In [None]:
%matplotlib inline

## Iris introduction course
# 6. Data Processing

**Learning Outcome**: by the end of this section, you will be able to apply arithmetic and statistical operations on cube data.

**Duration:** 1.5 hour

**Overview:**<br>
6.1 [Cube Arithmetic](#arithmetic)<br>
6.2 [Aggregation and Statistics](#agg_and_stats)<br>
6.3 [Exercise](#ex_5)<br>
6.4 [Summary of the Section](#summary)

## Setup

In [None]:
import iris
import numpy as np

## 6.1 Cube Arithmetic<a id='arithmetic'></a>

Basic mathematical operators exist on the cube to allow one to add, subtract, divide, multiply and perform other mathematical operations on cubes of a similar shape to one another:

In [None]:
a1b = iris.load_cube(iris.sample_data_path('A1B_north_america.nc'))
e1 = iris.load_cube(iris.sample_data_path('E1_north_america.nc'))

print(e1.summary(True))
print(a1b)

In [None]:
scenario_difference = a1b - e1
print(scenario_difference)

Notice that the resultant cube's name is now `unknown` and that resultant cube's `attributes` and `cell_methods` have disappeared; this is because these all differed between the two input cubes.

----

<div class="alert alert-block alert-warning">
    <b><font color='brown'>Exercise: </font></b>
    <p>Work out which aspects of the cube metadata have changed in the difference result, and print them out.</p>
    <p>What do you think is the purpose of these changes in the result ?</p>
    <p>What other metadata <i>is</i> preserved ?</p>
</div>

In [None]:
#
# edit space for user code
#

In [None]:
# SAMPLE SOLUTION
# %load solutions/iris_exercise_6.1a

----

It is also possible to operate on cubes with numeric scalars, NumPy arrays and even cube coordinates.

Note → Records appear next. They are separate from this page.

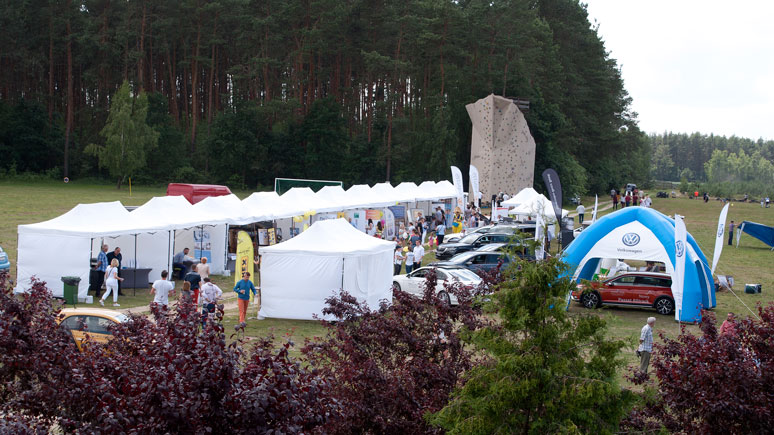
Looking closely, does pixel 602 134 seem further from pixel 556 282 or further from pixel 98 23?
pixel 556 282

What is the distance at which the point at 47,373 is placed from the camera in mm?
6160

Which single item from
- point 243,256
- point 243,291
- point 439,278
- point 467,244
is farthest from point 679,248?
point 243,256

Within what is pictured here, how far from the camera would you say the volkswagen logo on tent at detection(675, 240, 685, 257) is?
17906mm

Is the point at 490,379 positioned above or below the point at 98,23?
below

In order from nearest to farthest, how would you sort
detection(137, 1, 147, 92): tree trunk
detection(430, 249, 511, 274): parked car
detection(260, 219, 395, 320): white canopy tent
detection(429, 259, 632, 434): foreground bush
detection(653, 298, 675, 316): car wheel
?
detection(429, 259, 632, 434): foreground bush
detection(260, 219, 395, 320): white canopy tent
detection(653, 298, 675, 316): car wheel
detection(430, 249, 511, 274): parked car
detection(137, 1, 147, 92): tree trunk

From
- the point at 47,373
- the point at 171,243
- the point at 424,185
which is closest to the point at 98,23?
the point at 424,185

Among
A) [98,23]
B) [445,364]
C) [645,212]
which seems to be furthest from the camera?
[98,23]

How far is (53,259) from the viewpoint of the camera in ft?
60.4

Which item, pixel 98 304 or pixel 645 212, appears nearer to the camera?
pixel 98 304

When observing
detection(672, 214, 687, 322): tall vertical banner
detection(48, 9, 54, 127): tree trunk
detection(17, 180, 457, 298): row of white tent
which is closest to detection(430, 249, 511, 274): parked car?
detection(672, 214, 687, 322): tall vertical banner

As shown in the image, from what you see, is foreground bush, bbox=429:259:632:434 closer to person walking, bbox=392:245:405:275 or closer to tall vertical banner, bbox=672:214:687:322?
tall vertical banner, bbox=672:214:687:322

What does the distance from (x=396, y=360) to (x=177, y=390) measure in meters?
3.55

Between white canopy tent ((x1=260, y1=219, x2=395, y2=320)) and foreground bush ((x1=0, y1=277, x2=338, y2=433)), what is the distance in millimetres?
11052

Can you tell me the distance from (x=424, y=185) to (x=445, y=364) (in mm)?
33683
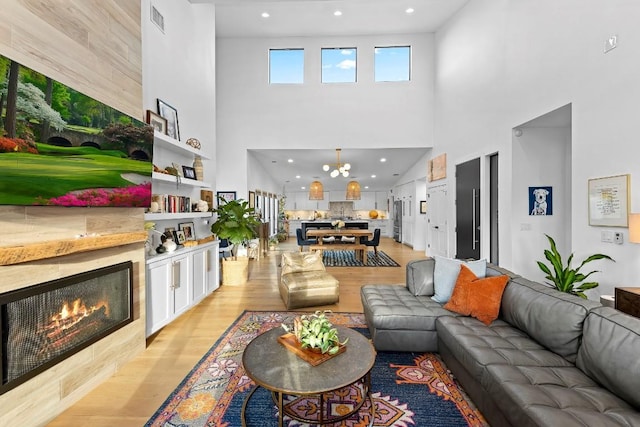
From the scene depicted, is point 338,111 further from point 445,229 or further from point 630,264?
point 630,264

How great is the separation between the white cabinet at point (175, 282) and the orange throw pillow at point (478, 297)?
3.11 meters

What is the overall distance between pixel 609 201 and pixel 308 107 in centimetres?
640

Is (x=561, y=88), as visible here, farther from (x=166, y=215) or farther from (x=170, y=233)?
(x=170, y=233)

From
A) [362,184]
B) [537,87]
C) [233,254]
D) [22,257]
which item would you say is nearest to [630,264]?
[537,87]

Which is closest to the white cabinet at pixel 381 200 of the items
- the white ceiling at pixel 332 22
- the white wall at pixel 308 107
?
the white ceiling at pixel 332 22

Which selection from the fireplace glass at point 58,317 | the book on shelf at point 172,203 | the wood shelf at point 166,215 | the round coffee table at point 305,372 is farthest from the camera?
the book on shelf at point 172,203

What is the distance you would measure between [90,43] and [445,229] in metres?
7.11

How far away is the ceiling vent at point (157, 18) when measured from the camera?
11.6 feet

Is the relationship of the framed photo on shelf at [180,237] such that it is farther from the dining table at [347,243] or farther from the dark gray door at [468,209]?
the dark gray door at [468,209]

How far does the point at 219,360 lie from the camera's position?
8.82 feet

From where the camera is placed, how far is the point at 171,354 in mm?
2824

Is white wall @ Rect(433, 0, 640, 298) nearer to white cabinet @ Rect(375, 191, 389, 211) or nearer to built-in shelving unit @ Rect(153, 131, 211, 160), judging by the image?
built-in shelving unit @ Rect(153, 131, 211, 160)

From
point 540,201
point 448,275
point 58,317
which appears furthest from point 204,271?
point 540,201

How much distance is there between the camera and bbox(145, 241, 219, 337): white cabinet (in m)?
3.11
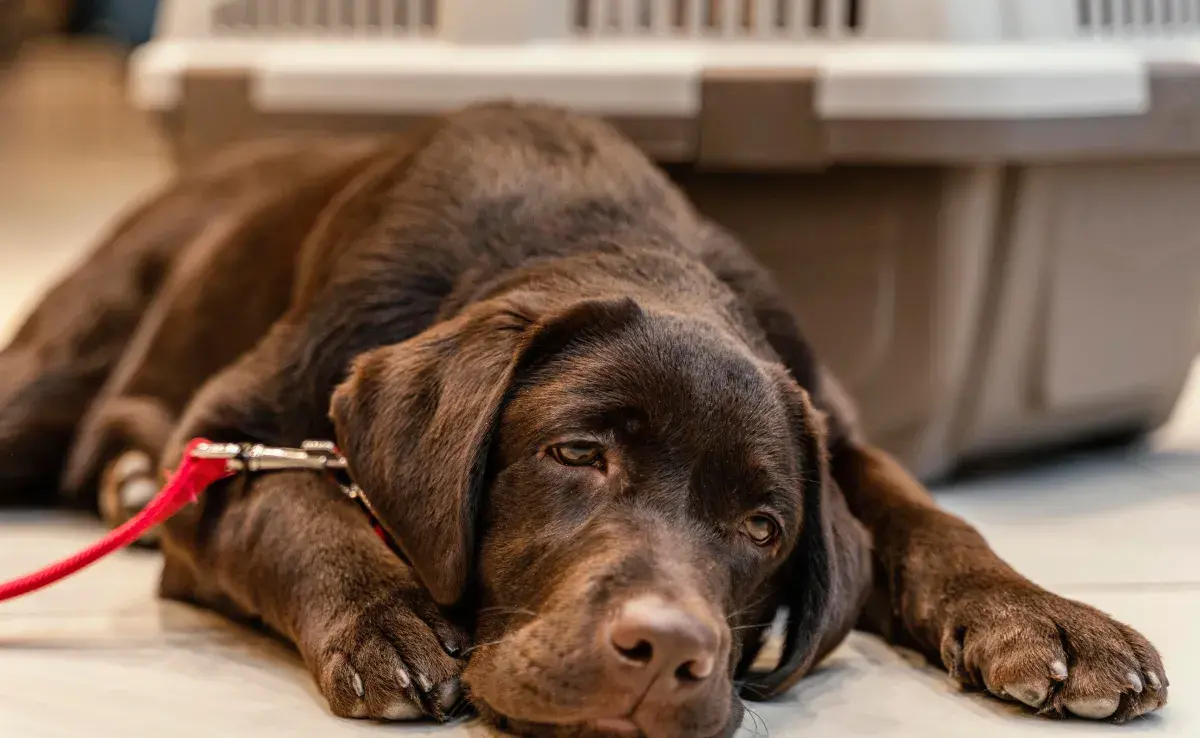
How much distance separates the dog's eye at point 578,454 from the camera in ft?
5.88

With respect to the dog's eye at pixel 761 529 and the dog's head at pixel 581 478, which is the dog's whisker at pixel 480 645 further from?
the dog's eye at pixel 761 529

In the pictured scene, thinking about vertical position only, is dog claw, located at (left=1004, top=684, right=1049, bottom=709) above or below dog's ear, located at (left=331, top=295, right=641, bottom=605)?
below

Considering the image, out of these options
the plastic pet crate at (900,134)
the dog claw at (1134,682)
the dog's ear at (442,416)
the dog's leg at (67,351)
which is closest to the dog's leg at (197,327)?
the dog's leg at (67,351)

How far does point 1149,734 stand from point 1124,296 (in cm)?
152

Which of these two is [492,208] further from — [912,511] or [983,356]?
[983,356]

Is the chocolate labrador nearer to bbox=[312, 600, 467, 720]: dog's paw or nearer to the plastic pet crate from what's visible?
bbox=[312, 600, 467, 720]: dog's paw

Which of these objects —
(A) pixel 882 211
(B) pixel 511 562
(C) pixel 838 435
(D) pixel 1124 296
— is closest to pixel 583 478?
(B) pixel 511 562

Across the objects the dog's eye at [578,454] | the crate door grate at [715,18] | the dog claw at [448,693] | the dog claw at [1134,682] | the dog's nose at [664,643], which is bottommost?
the dog claw at [1134,682]

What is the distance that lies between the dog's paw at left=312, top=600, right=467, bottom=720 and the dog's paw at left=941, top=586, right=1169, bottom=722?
2.33ft

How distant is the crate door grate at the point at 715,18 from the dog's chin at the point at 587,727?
163cm

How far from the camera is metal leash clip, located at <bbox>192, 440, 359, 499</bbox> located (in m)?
2.09

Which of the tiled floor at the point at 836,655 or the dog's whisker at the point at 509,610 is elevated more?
the dog's whisker at the point at 509,610

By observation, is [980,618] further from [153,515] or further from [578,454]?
[153,515]

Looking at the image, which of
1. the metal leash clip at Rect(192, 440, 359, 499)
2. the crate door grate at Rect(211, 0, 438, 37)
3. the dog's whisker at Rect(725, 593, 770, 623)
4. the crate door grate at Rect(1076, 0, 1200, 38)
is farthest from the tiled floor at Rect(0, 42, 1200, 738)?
the crate door grate at Rect(211, 0, 438, 37)
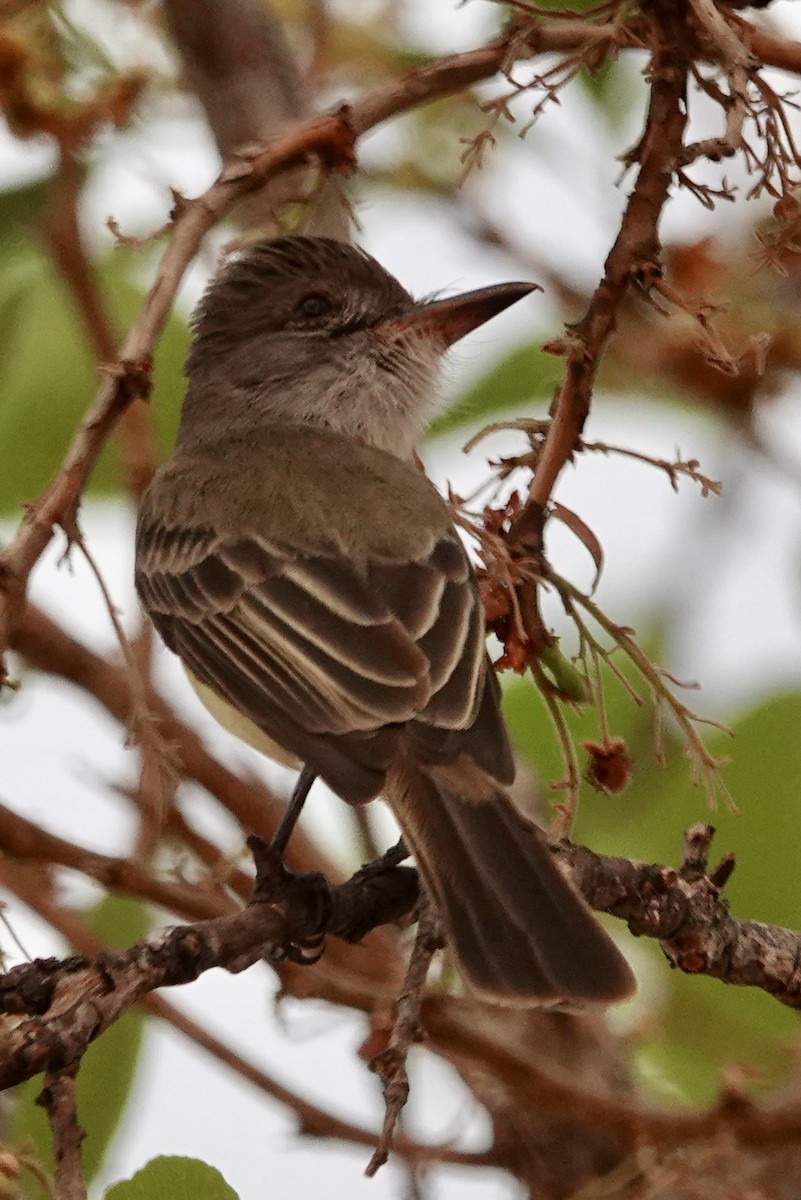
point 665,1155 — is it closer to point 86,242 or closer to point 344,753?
point 344,753

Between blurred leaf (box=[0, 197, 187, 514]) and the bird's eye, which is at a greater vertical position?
the bird's eye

<div class="alert alert-block alert-warning">
    <b><font color='brown'>Exercise: </font></b>
    <p>Can you multiply the 'e1' air temperature cube by its own latitude coordinate ?</p>
    <p>What are the units of the result ?</p>
</div>

In [None]:
#
# edit space for user code
#

In [None]:
# SAMPLE SOLUTION
# %load solutions/iris_exercise_6.1b

----

Although a cube's units can be freely set to any valid unit, the calculation of result units and compatibility checking is built into the arithmetic operations.

For example:

In [None]:
six_feet = iris.cube.Cube(6.0, units='feet')
twelve_days = iris.cube.Cube(12.0, units='days')
print(six_feet / twelve_days)

<div class="alert alert-block alert-warning">
    <b><font color='brown'>Exercise: </font></b>
    <p>What do you predict will result from adding together the 'six_feet' and 'twelve_days' cubes ?</p>
</div>

In [None]:
#
# edit space for user code
#

In [None]:
# SAMPLE SOLUTION
# %load solutions/iris_exercise_6.1c

----

Note that you can update the cube's data and metadata directly, for instance by assigning to `cube.data`, `cube.standard_name` or `cube.units`.  When you do this, though, you need to be careful that the metadata is still an accurate description.  By changing data explicitly you are basically stating that the result is correct.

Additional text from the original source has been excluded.